Bien plus que la colère de son père, qu’il craignait cependant, ces plaintes si douces et si tristes de Marianne effrayèrent Albert et le dégrisèrent un peu.

— Un jour de plus, je serais perdu, se dit-il.

Et vite il fit sa malle et courut chez Lina :

— Pardonnez-moi de vous déranger, lui dit-il ; je n’ai pas voulu quitter Paris sans vous dire adieu.

— Adieu ! répéta-t-elle en pâlissant ; Adieu !…

— Oui, ma famille s’impatiente de mes retards. Je ne voulais pas, je ne pouvais pas partir ; Paris, cette rue, cette chambre où vous êtes, Lina, je ne comprends plus un autre monde. J’aurais voulu rompre avec tout le reste : c’est impossible. Adieu donc !

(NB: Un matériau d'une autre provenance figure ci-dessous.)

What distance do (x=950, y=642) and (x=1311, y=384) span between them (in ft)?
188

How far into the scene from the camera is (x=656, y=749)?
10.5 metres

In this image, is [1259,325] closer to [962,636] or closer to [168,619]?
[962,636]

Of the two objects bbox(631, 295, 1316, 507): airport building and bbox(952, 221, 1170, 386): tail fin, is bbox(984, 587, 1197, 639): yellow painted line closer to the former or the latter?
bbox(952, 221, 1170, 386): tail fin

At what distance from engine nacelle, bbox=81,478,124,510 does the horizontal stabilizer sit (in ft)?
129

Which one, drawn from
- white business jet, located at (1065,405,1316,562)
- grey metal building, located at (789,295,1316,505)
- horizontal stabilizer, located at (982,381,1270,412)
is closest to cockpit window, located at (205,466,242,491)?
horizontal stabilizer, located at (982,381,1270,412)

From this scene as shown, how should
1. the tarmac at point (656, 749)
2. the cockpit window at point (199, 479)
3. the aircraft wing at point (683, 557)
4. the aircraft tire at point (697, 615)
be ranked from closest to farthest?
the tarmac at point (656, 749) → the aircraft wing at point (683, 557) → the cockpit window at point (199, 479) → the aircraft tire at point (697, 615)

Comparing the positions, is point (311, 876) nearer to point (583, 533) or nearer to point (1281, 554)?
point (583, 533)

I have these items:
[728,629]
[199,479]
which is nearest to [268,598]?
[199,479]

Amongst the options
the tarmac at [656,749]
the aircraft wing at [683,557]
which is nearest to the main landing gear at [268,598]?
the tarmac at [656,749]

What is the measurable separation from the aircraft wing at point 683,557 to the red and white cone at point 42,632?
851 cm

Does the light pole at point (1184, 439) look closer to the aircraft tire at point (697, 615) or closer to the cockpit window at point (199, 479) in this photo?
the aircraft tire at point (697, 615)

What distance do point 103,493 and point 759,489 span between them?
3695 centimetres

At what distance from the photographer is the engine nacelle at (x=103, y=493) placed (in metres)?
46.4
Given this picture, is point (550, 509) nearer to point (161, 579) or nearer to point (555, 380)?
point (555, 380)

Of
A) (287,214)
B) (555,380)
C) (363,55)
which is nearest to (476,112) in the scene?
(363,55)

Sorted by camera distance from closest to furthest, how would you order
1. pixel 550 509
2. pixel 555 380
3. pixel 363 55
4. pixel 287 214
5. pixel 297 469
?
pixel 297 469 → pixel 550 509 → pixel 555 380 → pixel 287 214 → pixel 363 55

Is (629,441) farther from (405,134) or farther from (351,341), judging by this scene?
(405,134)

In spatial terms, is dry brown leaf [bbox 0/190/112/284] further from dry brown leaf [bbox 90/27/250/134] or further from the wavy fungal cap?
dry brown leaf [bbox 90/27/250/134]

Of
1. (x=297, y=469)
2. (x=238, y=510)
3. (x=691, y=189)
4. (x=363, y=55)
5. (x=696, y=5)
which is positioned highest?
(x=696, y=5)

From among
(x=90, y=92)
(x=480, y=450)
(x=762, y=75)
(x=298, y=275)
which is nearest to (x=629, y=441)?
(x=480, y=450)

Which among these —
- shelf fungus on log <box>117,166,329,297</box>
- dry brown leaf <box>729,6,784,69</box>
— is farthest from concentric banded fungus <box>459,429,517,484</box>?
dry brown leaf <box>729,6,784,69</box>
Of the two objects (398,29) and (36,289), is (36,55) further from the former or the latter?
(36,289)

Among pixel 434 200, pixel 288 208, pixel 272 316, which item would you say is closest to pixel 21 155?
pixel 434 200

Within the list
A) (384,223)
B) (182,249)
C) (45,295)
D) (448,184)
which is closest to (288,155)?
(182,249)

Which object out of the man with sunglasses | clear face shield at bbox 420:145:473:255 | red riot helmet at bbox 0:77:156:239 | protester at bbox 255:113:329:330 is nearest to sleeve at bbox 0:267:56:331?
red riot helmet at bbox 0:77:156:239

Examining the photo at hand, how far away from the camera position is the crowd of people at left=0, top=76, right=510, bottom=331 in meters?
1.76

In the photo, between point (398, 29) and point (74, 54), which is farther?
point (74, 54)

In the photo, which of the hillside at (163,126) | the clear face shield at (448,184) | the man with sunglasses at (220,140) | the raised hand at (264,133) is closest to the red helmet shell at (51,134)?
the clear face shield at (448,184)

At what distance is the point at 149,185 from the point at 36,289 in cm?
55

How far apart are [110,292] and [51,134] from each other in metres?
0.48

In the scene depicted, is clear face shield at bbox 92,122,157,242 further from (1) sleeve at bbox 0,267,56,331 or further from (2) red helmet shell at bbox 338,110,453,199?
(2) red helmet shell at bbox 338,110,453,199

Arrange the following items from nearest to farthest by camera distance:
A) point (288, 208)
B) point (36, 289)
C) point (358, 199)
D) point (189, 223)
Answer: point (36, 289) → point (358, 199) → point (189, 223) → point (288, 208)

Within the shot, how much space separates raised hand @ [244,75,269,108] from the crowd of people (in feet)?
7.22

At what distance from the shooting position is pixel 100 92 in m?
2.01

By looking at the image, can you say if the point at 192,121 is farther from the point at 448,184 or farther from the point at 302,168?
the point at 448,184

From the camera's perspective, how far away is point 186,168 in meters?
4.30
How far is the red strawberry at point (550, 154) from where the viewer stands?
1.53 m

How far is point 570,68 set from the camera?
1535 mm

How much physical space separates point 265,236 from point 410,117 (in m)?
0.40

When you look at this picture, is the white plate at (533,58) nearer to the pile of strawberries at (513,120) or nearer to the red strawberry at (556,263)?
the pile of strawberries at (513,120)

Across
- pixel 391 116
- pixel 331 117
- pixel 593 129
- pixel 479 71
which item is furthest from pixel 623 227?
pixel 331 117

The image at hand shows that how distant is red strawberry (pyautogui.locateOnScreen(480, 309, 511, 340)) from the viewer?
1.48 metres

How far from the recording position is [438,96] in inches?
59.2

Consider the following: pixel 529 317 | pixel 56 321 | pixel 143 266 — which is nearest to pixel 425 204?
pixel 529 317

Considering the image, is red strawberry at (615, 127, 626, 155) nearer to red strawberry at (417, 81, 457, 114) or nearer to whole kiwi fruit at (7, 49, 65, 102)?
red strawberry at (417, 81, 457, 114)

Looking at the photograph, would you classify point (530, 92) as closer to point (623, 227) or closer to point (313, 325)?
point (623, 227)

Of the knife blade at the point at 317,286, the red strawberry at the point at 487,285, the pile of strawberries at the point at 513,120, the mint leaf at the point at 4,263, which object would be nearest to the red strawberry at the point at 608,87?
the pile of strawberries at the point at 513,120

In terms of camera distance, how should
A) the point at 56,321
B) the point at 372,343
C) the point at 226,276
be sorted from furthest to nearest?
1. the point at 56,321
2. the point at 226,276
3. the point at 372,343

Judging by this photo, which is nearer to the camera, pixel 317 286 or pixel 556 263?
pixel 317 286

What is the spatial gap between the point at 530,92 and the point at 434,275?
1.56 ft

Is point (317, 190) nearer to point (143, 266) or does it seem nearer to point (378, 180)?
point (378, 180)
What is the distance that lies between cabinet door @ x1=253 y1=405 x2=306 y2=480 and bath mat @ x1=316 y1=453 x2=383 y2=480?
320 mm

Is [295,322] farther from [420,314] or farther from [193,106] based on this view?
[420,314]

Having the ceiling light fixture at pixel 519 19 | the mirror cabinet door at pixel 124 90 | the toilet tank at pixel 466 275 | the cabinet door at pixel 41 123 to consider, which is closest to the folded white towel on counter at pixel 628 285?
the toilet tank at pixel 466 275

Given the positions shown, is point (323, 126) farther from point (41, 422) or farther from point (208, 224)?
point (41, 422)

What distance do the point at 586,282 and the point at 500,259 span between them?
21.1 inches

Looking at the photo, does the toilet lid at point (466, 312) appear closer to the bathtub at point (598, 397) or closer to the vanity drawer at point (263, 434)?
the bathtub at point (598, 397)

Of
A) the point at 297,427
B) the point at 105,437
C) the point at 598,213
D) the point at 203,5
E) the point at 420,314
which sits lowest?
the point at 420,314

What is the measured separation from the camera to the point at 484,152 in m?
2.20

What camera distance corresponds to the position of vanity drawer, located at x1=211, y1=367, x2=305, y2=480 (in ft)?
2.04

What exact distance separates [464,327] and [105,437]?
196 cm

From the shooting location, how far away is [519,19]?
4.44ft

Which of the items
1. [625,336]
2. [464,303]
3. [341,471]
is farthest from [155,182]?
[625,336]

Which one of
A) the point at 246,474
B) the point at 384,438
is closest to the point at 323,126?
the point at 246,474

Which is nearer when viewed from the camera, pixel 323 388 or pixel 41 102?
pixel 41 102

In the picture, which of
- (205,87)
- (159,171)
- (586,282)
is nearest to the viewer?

Il l’approchait quand il la vit porter les deux mains à la gorge et pâlir horriblement ; elle se trouvait mal. Il la secourut avec l’ardeur d’un amant désespéré de voir souffrir celle qu’il aime, et, sans trop d’audace toutefois, pensant qu’elle avait besoin d’air, il portait la main à son corsage ; elle se ranima subitement par un effort de pudeur et l’arrêta. Puis elle fondit en larmes. Il baisait ses cheveux, son front, avec des paroles passionnées ; enfin il osa toucher ses lèvres. Elle le repoussa.

— Laissez-moi ! laissez-moi ! dit-elle en sanglottant. Oui !… Ah ! vous allez me laisser en effet !… Ah ! pourquoi vous ai-je connu ? et pourquoi n’ai-je pas pu vous cacher…

— Ne regrette rien, mon ange adoré, s’écria-t-il en l’entourant de ses bras ; tu me rends le plus heureux des hommes. Il faut en effet que je parte, hélas ! et cette absence en ce moment me déchire. Mais ce ne seront que huit jours de torture et je reviendrai près de toi, heureux, ivre de joie, sachant que je suis aimé. Car tu m’aimes, Lina, tu m’aimes, fauvette chérie, je le sais maintenant, et je t’en remercie à genoux.

— Quoi ! s’écria-t-elle, ce n’est pas pour tout à fait que vous partez, seulement pour quelques jours ?

— Une semaine, pas davantage.

— Ah ! vous êtes cruel ! dit-elle en portant la main à son cœur. J’ai cru mourir.